▶ **Source material**:
++++++++
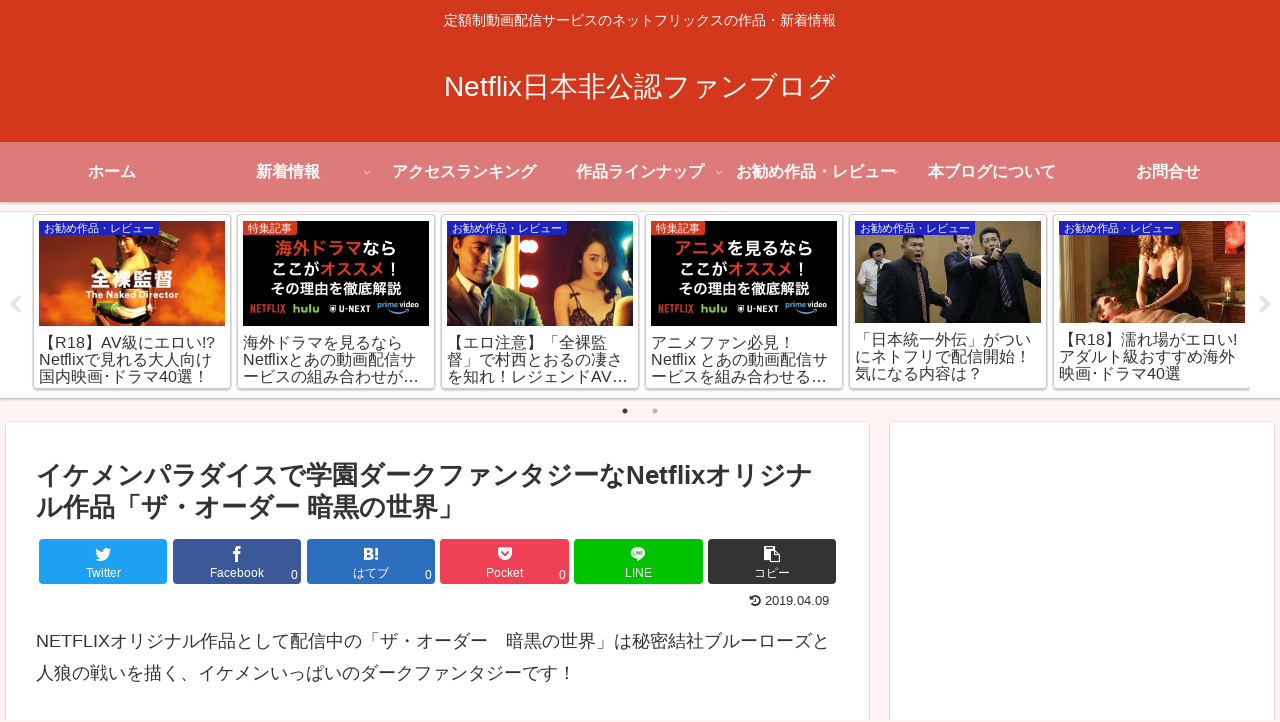

--- FILE ---
content_type: text/html; charset=utf-8
request_url: https://www.google.com/recaptcha/api2/aframe
body_size: 247
content:
<!DOCTYPE HTML><html><head><meta http-equiv="content-type" content="text/html; charset=UTF-8"></head><body><script nonce="NQeNcCWt4Gc3rfuedHwKlg">/** Anti-fraud and anti-abuse applications only. See google.com/recaptcha */ try{var clients={'sodar':'https://pagead2.googlesyndication.com/pagead/sodar?'};window.addEventListener("message",function(a){try{if(a.source===window.parent){var b=JSON.parse(a.data);var c=clients[b['id']];if(c){var d=document.createElement('img');d.src=c+b['params']+'&rc='+(localStorage.getItem("rc::a")?sessionStorage.getItem("rc::b"):"");window.document.body.appendChild(d);sessionStorage.setItem("rc::e",parseInt(sessionStorage.getItem("rc::e")||0)+1);localStorage.setItem("rc::h",'1768623934260');}}}catch(b){}});window.parent.postMessage("_grecaptcha_ready", "*");}catch(b){}</script></body></html>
++++++++
▶ **Task to complete**: Write the material out again exactly. Do not include the pictures.

▶ **Result of the task**:
--- FILE ---
content_type: text/html; charset=utf-8
request_url: https://www.google.com/recaptcha/api2/aframe
body_size: 247
content:
<!DOCTYPE HTML><html><head><meta http-equiv="content-type" content="text/html; charset=UTF-8"></head><body><script nonce="NQeNcCWt4Gc3rfuedHwKlg">/** Anti-fraud and anti-abuse applications only. See google.com/recaptcha */ try{var clients={'sodar':'https://pagead2.googlesyndication.com/pagead/sodar?'};window.addEventListener("message",function(a){try{if(a.source===window.parent){var b=JSON.parse(a.data);var c=clients[b['id']];if(c){var d=document.createElement('img');d.src=c+b['params']+'&rc='+(localStorage.getItem("rc::a")?sessionStorage.getItem("rc::b"):"");window.document.body.appendChild(d);sessionStorage.setItem("rc::e",parseInt(sessionStorage.getItem("rc::e")||0)+1);localStorage.setItem("rc::h",'1768623934260');}}}catch(b){}});window.parent.postMessage("_grecaptcha_ready", "*");}catch(b){}</script></body></html>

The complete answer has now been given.